Lloyds Open Banking Challenge Hackathon, #BuildanOpenBank, held on the 16-17 November 2017, had 14 teams including SAP taking part. The goal was to show, within 48 hours, an Open Banking value proposition, how it would work and a business plan.
SAP looked at how a bank might address the needs of people that are vulnerable or becoming so, such as Alzheimer’s. In the UK, 1 in 70 suffer from the on-set of this debilitating yet predictable disease. Our team used a persona, “Glenda Wichita” to show
a business case worthy of investment through APIs and intelligent management of the vulnerable person’s account.
Open Banking, with its Trusted Third Party (TTP) approach allows for providers to find, suggest and evaluate a proxy process for “Glenda” (A proxy is an agent, TTP, legally authorized to act on behalf of another party).
The bank can identify the onset of Alzheimer’s or other changing financial risk by analysing the change to usage patterns of the account holder; for example, forgetting to pay the rent, utility bills or any regular payments. Banks currently use predictive
analytics and case work processes for other activities. By using similar processes with the vulnerable, the bank can see observe and confirm signs of deterioration, and gently nudge “Glenda” into seeking advice.
Once it is established that “Glenda” is at risk, a proxy process needs to be pursued, essentially, power of attorney over the account. Currently, the power of attorney privileges tends to be binary, the proxy having complete or no control over the account.
The banking industry currently handles accounts manually with workarounds. For example, a bank sets up a joint account to cover a proxy added to that account, or the person at risk handing over their on-line details to a proxy to act as “Glenda”.
The onboarding of the vulnerable person into the proxy process needs sensitivity in its approach and handling from the bank. The solution provides great comfort and reduces risk to the financially vulnerable. The Bank can also provide a view on the appropriateness
of Glenda’s proxy.
A change to the proxy process is required and what is needed is a variable and increasing or decreasing level of control over an account based on the vulnerability. Each vulnerability is different, with Alzheimer’s the person at risk’s condition is worsening
and the proxy, in turn, needs more control over the account.
☆ ☆ ☆
→ **ASSIGNMENT**
Summarize the text on the Open Banking hackathon in two sentences. The data that comes next is separate material, apart from the text above.
☆ ☆ ☆
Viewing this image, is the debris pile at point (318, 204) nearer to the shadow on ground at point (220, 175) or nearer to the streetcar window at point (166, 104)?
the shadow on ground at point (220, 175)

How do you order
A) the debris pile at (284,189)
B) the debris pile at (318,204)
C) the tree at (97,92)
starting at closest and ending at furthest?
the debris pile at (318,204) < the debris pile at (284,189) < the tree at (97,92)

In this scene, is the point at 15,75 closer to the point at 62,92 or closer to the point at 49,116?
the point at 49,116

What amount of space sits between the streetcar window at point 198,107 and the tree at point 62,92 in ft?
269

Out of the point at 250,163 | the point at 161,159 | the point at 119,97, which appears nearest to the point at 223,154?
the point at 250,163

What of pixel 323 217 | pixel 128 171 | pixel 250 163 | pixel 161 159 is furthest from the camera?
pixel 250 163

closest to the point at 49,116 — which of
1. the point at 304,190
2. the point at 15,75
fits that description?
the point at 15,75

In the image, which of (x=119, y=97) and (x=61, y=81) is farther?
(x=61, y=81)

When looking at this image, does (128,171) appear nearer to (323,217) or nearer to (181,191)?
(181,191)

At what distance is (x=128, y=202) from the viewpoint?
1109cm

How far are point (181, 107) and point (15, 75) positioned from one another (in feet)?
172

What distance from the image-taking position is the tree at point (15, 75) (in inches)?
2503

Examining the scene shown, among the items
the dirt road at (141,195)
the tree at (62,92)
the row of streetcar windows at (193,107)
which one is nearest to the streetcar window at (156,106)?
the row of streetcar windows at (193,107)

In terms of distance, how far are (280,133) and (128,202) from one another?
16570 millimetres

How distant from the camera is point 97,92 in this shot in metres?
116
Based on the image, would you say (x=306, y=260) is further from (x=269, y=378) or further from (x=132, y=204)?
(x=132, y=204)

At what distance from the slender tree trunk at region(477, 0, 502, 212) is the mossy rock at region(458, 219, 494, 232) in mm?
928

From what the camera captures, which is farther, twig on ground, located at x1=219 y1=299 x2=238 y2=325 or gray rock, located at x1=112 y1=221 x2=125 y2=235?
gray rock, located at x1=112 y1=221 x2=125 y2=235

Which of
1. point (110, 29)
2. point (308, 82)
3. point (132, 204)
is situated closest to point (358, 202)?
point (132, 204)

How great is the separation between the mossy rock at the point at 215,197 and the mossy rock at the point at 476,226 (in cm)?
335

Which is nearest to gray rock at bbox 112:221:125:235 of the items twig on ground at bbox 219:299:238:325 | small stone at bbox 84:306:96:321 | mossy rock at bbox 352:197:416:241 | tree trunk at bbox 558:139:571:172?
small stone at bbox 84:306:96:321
☆ ☆ ☆
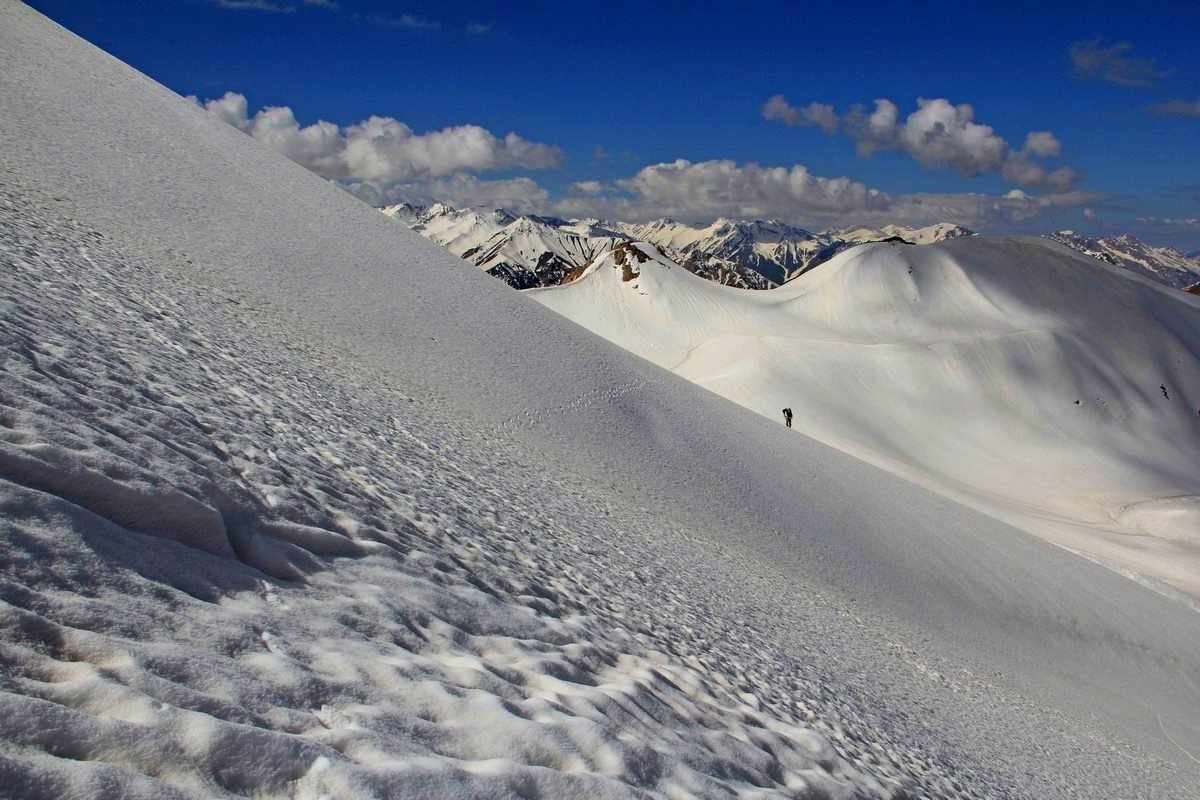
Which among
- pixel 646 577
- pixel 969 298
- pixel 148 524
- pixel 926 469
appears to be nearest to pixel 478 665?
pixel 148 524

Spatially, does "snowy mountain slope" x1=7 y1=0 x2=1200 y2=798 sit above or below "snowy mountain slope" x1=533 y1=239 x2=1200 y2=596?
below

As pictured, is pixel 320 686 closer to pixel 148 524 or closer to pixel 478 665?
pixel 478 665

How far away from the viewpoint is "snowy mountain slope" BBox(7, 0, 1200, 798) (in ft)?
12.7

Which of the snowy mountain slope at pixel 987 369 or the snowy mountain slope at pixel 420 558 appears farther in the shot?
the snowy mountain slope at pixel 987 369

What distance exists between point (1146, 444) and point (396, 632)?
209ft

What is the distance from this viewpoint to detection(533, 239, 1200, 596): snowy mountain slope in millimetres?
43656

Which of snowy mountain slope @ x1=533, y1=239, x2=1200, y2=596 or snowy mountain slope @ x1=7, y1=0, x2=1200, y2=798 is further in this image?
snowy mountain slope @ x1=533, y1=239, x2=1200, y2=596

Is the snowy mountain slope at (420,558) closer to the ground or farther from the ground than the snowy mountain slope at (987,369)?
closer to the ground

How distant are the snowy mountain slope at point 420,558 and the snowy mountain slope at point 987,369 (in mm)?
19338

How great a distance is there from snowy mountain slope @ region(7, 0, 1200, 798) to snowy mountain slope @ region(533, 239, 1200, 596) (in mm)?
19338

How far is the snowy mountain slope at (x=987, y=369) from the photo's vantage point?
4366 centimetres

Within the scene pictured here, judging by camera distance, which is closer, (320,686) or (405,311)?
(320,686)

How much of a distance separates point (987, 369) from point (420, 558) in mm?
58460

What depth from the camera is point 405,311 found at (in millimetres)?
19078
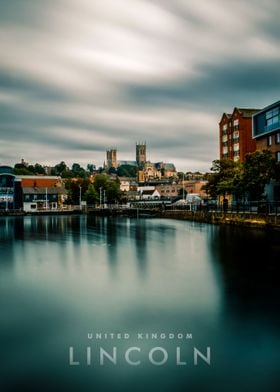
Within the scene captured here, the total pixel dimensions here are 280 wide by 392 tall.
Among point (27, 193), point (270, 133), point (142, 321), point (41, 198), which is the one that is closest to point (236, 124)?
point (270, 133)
☆ ☆ ☆
→ **WRITTEN RESPONSE**
At the Lloyds Open Banking hackathon in November 2017, SAP's team looked at how a bank could meet the needs of vulnerable people, such as those developing Alzheimer's, by spotting changes in how they use their account and gently nudging them toward advice. It argued that the current power of attorney, which gives a proxy complete or no control, should be replaced by a proxy process whose level of control over the account increases or decreases with the person's vulnerability.